What are we to make of the UK police pursuing "non-hate crime incidents"? An example was the police arriving at a man's place of work and recording that he had tweeted a limerick that satirised the trans agenda; strictly not a hate offence yet, but maybe tomorrow, as misogyny is set to become an act of terrorism: https://www.theguardian.com/commentisfree/article/2024/aug/29/can-the-uk-fight-extreme-misogyny-as-if-it-were-terrorism-i-have-my-doubts. That is not on, for trans and the gender agenda is big with the British police, almost as much as Islamisation and allowing the rapes of British children, something they have excelled at in the past: https://www.forbes.com/sites/rogerscruton/2014/08/30/why-did-british-police-ignore-pakistani-gangs-raping-rotherham-children-political-correctness/.

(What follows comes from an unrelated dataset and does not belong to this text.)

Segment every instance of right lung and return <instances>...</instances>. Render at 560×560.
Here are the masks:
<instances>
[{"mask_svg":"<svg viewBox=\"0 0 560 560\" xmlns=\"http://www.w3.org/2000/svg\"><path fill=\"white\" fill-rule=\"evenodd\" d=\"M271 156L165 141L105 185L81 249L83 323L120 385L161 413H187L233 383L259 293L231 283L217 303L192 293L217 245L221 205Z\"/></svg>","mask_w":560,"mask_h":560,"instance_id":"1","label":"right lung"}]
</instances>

The recording of names of those who are essentially expressing dissent from the multicultural fascist state of the UK, is of course part of the path that modern Britain is taking becoming a despotic dystopia. But I think the state will collapse soon enough on the present road, as social capital is undermined; these sorts of states are unstable and the present social experiment seems to be highly volatile.
https://www.spiked-online.com/2024/08/28/the-dreadful-return-of-the-non-crime-hate-incident/
'In this country we have never had a Cheka, a Gestapo or a Stasi. We have never lived in an Orwellian society.'
These were the words of the UK High Court judge, Mr Justice Julian Knowles. In 2020, he condemned Humberside Police for turning up at a man's place of work and previously recording a 'non-crime hate incident' (NCHI) against his name. The 'non-crime' that brought the police to an innocent man's door? He had tweeted a limerick poking fun at the trans issue.
Worryingly, the High Court's stark warning against the Orwellianism of the old NCHI regime seems to have been lost on new home secretary Yvette Cooper. The Telegraph reports today that she is planning to drop the Tories' guidance and significantly expand police powers to monitor and make records of supposedly hateful speech. Apparently, this is part of a new 'zero tolerance' approach to anti-Semitism and Islamophobia.
It is hard to understate just how sinister this plan is – and what a huge threat it poses to free speech. Under the old rules, soon to be revived, NCHIs could be recorded by police whenever someone was accused of showing 'hostility towards religion, race or transgender identity'. The police did not need any evidence of such hostility before recording an NCHI against your name. What mattered was that someone, somewhere, had perceived another person's legal speech or non-criminal behaviour as being motivated by hate.
Worse still, if you were accused of this non-crime, then you might have got a phone call or a knock on the door from the police. Or you may not have even been informed at all. As the perception of hate was all that mattered, you would not have been able to defend yourself against an accusation in any case. While no one has ever served time for committing a non-crime, NCHIs can appear on enhanced DBS checks. This is police-enforced cancel culture.
Before the use of NCHIs was curtailed, hundreds of thousands had been recorded against Britons for all kinds of trivial incidents. Infamous examples included a man whistling the Bob the Builder theme song at his neighbour, a dog pooing on someone's lawn, an Asian man calling his friend a 'terrorist', and an elderly woman beeping her horn at a slow driver. Not even children were safe from the speechpolice. Over 2,000 NCHIs were recorded against under-17s.
Just how authoritarian must our new home secretary be to see no problem with any of this? The return of the non-crime hate incident is yet another clear sign that free speech is in serious jeopardy under this Labour government."